Back when we accessed the newfangled doohickey called the internet via 14.4K modem, when email was an amazing new way to communicate, it was easy to be excited about the potential for how this new tool could be used for journalism. One of my favorite go-to answers in job interviews in those early days involved discussing how I loved that the World Wide Web offered the immediacy of broadcast and the depth of longform print journalism all at the same time. Plus, the ink was free. So many possibilities!
And indeed the internet has in many ways been a positive for journalism. The low cost of entry (not only is the ink free, you don’t need a printing press) has let many talented independent writers become prominent voices and, in some cases, even media moguls. (I remember when ESPN.com gave a relatively unknown Boston sports blogger a column. Now everyone knows who Bill Simmons is.) It allows for beautifully designed multimedia storytelling. And, heck, it made it a lot easier for us to get The Dispatch off the ground.
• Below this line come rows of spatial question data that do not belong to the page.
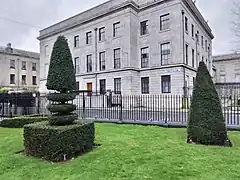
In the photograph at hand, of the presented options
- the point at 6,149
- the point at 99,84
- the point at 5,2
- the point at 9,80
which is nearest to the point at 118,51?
the point at 99,84

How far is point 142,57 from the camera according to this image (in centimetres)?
2725

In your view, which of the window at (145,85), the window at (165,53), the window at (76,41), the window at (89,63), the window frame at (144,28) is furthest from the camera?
the window at (76,41)

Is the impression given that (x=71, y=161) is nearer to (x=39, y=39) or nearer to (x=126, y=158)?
(x=126, y=158)

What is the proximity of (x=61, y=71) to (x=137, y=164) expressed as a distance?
139 inches

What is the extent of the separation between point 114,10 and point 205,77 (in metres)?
22.6

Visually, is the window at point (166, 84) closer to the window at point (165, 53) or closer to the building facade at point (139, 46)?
the building facade at point (139, 46)

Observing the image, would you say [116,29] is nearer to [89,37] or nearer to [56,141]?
[89,37]

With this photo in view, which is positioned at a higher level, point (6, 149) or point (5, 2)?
point (5, 2)

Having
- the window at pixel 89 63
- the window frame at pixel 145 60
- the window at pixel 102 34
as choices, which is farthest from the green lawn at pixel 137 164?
the window at pixel 89 63

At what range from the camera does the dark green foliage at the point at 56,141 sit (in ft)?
18.9

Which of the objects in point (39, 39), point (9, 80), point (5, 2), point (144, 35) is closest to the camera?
point (5, 2)

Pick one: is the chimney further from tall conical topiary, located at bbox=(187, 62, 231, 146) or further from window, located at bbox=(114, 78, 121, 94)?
tall conical topiary, located at bbox=(187, 62, 231, 146)

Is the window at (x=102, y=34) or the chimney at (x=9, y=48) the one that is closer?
the window at (x=102, y=34)

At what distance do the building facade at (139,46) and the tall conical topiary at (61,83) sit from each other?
55.5ft
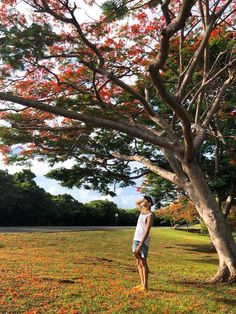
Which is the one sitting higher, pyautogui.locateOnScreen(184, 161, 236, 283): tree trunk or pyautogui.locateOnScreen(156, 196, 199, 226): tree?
pyautogui.locateOnScreen(156, 196, 199, 226): tree

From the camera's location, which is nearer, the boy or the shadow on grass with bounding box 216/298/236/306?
the shadow on grass with bounding box 216/298/236/306

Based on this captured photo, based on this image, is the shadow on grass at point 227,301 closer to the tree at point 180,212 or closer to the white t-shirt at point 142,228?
the white t-shirt at point 142,228

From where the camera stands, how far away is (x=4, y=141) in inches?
506

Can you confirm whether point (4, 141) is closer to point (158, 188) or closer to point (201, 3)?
point (201, 3)

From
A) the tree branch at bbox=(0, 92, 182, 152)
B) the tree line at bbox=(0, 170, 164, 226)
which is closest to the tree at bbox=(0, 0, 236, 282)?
the tree branch at bbox=(0, 92, 182, 152)

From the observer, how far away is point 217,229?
959 cm

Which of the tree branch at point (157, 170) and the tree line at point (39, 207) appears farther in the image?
the tree line at point (39, 207)

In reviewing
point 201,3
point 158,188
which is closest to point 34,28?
point 201,3

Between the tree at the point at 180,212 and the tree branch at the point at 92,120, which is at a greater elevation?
the tree at the point at 180,212

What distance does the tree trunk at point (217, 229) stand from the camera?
374 inches

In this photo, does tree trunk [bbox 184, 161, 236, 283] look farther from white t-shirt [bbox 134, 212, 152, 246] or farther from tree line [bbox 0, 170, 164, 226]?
tree line [bbox 0, 170, 164, 226]

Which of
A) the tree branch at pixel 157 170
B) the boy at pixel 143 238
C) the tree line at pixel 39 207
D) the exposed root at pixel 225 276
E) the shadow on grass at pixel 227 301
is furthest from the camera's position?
the tree line at pixel 39 207

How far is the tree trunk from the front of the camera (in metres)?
9.49

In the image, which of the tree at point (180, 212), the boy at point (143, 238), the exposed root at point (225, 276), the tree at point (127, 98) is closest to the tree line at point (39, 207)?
the tree at point (180, 212)
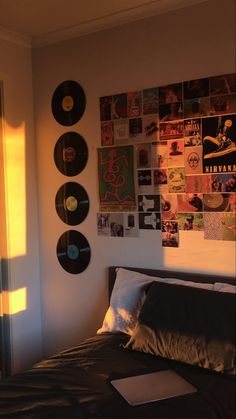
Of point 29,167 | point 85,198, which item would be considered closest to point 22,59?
point 29,167

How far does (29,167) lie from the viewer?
125 inches

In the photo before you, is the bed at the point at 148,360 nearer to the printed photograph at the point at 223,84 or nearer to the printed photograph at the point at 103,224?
the printed photograph at the point at 103,224

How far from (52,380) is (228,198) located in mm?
1271

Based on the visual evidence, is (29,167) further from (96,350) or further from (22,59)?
(96,350)

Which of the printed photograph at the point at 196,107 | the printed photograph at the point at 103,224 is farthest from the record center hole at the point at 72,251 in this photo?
the printed photograph at the point at 196,107

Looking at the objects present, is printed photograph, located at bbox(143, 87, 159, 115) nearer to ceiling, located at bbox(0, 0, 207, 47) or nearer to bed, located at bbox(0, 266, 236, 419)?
ceiling, located at bbox(0, 0, 207, 47)

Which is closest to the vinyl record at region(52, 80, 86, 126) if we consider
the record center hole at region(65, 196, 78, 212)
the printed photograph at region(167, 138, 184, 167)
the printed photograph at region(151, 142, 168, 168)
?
the record center hole at region(65, 196, 78, 212)

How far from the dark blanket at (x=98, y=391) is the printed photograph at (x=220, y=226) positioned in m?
0.72

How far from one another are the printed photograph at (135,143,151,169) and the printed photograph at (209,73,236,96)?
0.50 meters

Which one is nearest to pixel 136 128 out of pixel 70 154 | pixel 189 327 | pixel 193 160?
pixel 193 160

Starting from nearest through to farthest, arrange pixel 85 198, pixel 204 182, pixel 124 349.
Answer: pixel 124 349
pixel 204 182
pixel 85 198

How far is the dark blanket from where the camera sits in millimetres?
1684

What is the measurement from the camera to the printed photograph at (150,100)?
260 centimetres

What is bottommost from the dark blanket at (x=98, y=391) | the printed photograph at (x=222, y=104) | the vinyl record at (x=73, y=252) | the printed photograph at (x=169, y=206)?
the dark blanket at (x=98, y=391)
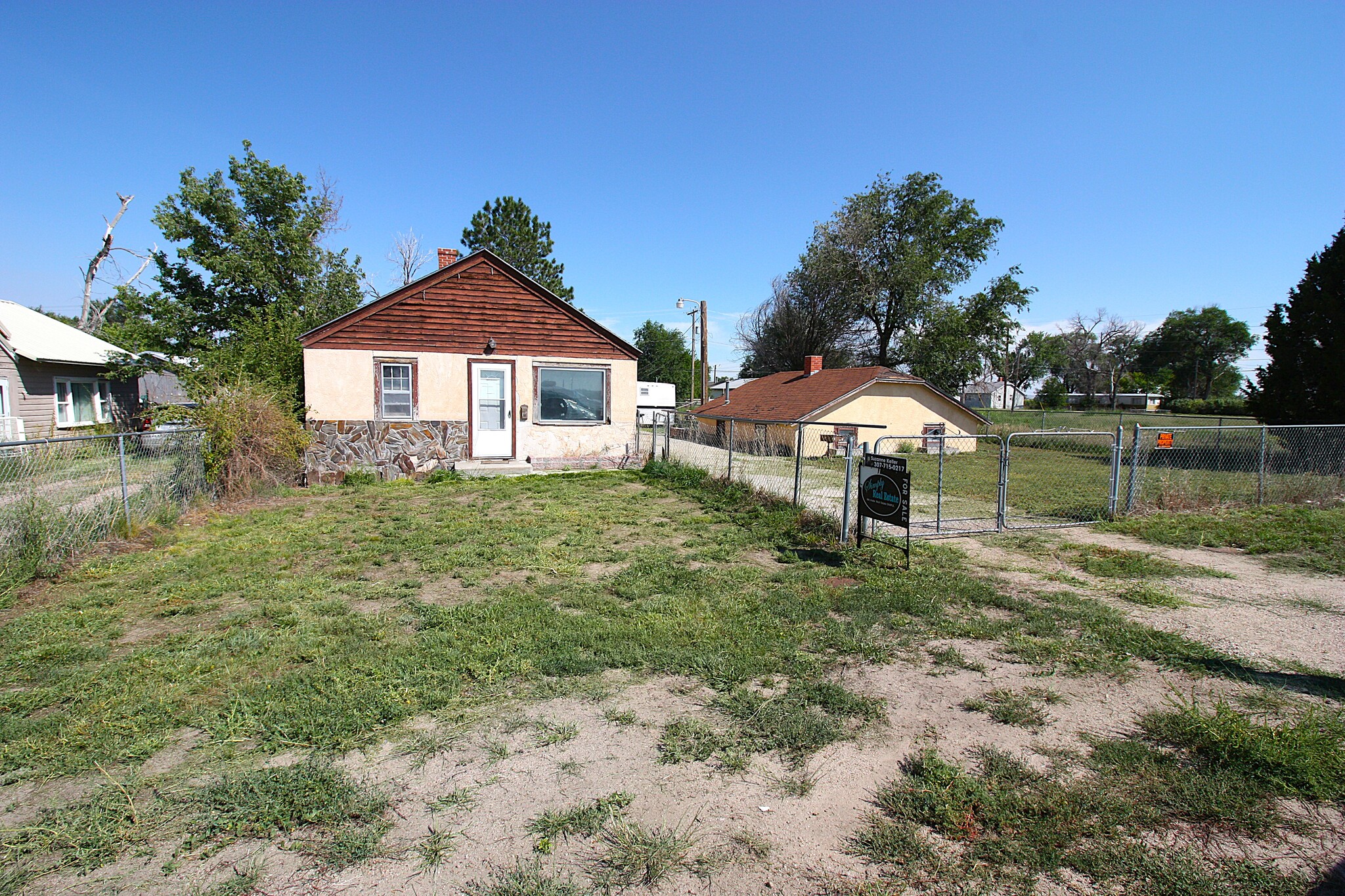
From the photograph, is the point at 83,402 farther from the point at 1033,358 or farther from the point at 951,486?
the point at 1033,358

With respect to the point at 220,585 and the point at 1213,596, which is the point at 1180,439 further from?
the point at 220,585

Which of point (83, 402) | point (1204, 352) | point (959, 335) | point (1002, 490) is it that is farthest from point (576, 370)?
point (1204, 352)

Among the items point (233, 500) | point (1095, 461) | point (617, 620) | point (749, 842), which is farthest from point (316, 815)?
point (1095, 461)

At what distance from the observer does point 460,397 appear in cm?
1398

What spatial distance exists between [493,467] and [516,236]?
21.1 m

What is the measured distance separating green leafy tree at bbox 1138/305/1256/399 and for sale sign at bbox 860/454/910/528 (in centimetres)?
9304

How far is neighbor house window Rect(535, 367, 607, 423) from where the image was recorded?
1465 centimetres

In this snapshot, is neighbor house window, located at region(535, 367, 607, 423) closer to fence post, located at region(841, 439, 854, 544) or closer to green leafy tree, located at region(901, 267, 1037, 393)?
fence post, located at region(841, 439, 854, 544)

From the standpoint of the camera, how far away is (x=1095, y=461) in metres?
19.7

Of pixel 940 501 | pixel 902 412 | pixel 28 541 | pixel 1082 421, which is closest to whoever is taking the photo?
pixel 28 541

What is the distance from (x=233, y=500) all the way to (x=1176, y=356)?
103 metres

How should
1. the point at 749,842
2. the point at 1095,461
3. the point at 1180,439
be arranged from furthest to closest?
the point at 1180,439
the point at 1095,461
the point at 749,842

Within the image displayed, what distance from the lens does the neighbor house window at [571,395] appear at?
14.6 metres

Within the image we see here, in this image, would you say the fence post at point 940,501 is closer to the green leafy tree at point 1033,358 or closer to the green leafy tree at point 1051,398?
the green leafy tree at point 1051,398
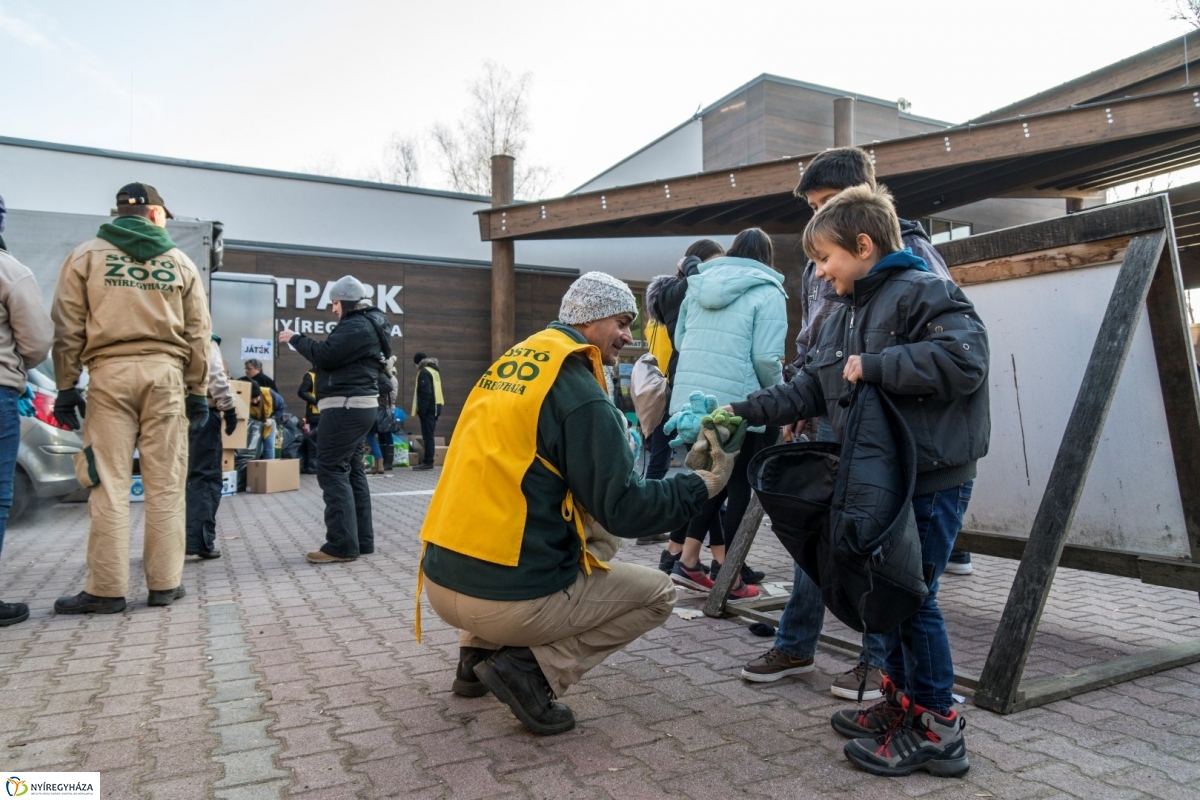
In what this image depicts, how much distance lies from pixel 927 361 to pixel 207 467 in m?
4.94

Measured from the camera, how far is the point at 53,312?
14.5 feet

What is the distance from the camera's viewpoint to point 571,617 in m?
2.69

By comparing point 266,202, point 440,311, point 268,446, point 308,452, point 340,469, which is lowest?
point 308,452

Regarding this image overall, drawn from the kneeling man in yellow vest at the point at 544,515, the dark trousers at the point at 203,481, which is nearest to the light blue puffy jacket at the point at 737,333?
the kneeling man in yellow vest at the point at 544,515

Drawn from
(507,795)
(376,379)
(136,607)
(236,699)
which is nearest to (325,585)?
(136,607)

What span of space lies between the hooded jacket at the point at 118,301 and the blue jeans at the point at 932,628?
12.7ft

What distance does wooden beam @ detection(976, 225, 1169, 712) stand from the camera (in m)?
2.88

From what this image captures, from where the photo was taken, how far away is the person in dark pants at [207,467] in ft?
18.3

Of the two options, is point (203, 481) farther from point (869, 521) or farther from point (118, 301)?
point (869, 521)

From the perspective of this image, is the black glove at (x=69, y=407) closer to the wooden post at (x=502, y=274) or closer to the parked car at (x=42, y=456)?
the parked car at (x=42, y=456)

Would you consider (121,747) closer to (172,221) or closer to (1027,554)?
(1027,554)

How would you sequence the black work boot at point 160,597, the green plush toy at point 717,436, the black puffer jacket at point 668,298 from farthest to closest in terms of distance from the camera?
the black puffer jacket at point 668,298
the black work boot at point 160,597
the green plush toy at point 717,436

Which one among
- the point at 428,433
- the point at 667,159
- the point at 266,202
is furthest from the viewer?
the point at 667,159

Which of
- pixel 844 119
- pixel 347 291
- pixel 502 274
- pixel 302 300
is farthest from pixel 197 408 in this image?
pixel 844 119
But online journalism was still a relatively nascent medium when YouTube, Google, Facebook, and Twitter and similar companies came to prominence in the first decade of the 21st century. And while none of them set out with the intention of influencing our industry, it’s undeniable that they have. Social media gives everyone a voice, which is good! Or could be.
But let’s be honest. The rampant polarization that has so soured the national discourse for so long has been made possible, at least in part, by the fact it’s much easier to sling insults at people from behind a keyboard than in person. And, thanks to the fact that we all have “friends” on social media we’ve never met in real life, and we can see the friends of our friends, you can sling those insults at vastly more people. What’s true on Facebook is true of the comments fields of many publications.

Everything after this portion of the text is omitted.